== TEXTAUSZUG
6.2.2014 Aus: Christ & Welt Ausgabe 07/2014 - 6. Februar 2014

Geistliche Geisterstunden

Joachim Kardinal Meisner schließt von der Lendenleistung auf die Glaubensstärke, Franz-Peter Tebartz-van Elst liefert in Limburg gespenstische Szenen: Was ist bloß los mit dem konservativ-katholischen Lager?

Der Karneval ist vorbei“, soll der frisch gewählte Papst in der Umkleidekammer des Vatikans gesagt haben, als er rote Schühchen und plüschige Stolen im Schrank beließ. Franziskus irrte. Der Karneval hat gerade erst angefangen, zumindest in Deutschland. Die komischsten Rollen sind ausgerechnet mit denjenigen besetzt, die den Glauben ernsthafter und erhabener zu verteidigen wähnen als alle anderen: Es sind Protagonisten des konservativ-katholischen Lagers, die gerade sich und ihre Kirche lächerlich machen.

Da war zum Beispiel in der vergangenen Woche der Erzbischof von Köln mit seiner demografischen Hochrechnung: „Eine Familie von euch ersetzt mir drei muslimische Familien.“ Mit der Gruppenbeschreibung „von euch“ meinte der Redner die Familien des Neokatechumenalen Wegs, die ihn eingeladen hatten. Diese Bewegung verbindet linksdrehende liturgische Einfälle (ein schlichter Tisch genügt als Altar) mit rechten Überwältigungselementen („Gott, ich brenne für Dich schon am Frühstückstisch“).
====
== BEREITGESTELLTES MATERIAL
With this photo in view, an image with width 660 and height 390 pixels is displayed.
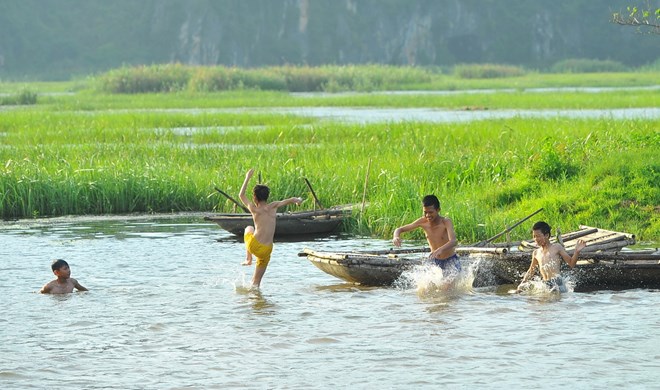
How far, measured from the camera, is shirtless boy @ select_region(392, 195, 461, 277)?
42.4 ft

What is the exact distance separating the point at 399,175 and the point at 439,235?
244 inches

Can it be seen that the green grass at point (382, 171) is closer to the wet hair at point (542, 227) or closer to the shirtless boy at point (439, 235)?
the shirtless boy at point (439, 235)

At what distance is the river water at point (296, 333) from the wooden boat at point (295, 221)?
1.75m

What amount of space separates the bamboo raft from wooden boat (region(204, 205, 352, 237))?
375 cm

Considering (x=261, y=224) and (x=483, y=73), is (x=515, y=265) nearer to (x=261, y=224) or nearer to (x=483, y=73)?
(x=261, y=224)

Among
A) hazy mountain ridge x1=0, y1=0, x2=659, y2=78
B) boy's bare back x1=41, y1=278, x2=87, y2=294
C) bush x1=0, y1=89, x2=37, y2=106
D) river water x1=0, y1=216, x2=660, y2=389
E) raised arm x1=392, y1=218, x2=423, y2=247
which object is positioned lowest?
river water x1=0, y1=216, x2=660, y2=389

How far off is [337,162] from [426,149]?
253 cm

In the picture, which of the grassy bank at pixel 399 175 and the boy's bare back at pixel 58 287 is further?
the grassy bank at pixel 399 175

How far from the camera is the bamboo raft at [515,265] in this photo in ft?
42.9

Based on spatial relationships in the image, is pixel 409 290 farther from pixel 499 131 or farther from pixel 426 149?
pixel 499 131

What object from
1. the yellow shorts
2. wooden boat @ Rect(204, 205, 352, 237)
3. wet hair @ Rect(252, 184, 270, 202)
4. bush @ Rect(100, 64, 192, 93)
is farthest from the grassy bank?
bush @ Rect(100, 64, 192, 93)

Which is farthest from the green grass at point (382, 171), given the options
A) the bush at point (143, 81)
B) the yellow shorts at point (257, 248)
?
the bush at point (143, 81)

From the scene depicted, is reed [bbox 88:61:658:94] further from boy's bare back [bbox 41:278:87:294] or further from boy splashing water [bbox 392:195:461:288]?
boy splashing water [bbox 392:195:461:288]

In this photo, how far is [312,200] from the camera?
19.5 metres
====
**AUFGABE:** Schreiben Sie den Textauszug über das konservativ-katholische Lager vollständig und wortgetreu nieder. Die Zeilen werden zur Bearbeitung nicht benötigt.

**ERWARTETE AUSGABE:**
6.2.2014 Aus: Christ & Welt Ausgabe 07/2014 - 6. Februar 2014

Geistliche Geisterstunden

Joachim Kardinal Meisner schließt von der Lendenleistung auf die Glaubensstärke, Franz-Peter Tebartz-van Elst liefert in Limburg gespenstische Szenen: Was ist bloß los mit dem konservativ-katholischen Lager?

Der Karneval ist vorbei“, soll der frisch gewählte Papst in der Umkleidekammer des Vatikans gesagt haben, als er rote Schühchen und plüschige Stolen im Schrank beließ. Franziskus irrte. Der Karneval hat gerade erst angefangen, zumindest in Deutschland. Die komischsten Rollen sind ausgerechnet mit denjenigen besetzt, die den Glauben ernsthafter und erhabener zu verteidigen wähnen als alle anderen: Es sind Protagonisten des konservativ-katholischen Lagers, die gerade sich und ihre Kirche lächerlich machen.

Da war zum Beispiel in der vergangenen Woche der Erzbischof von Köln mit seiner demografischen Hochrechnung: „Eine Familie von euch ersetzt mir drei muslimische Familien.“ Mit der Gruppenbeschreibung „von euch“ meinte der Redner die Familien des Neokatechumenalen Wegs, die ihn eingeladen hatten. Diese Bewegung verbindet linksdrehende liturgische Einfälle (ein schlichter Tisch genügt als Altar) mit rechten Überwältigungselementen („Gott, ich brenne für Dich schon am Frühstückstisch“).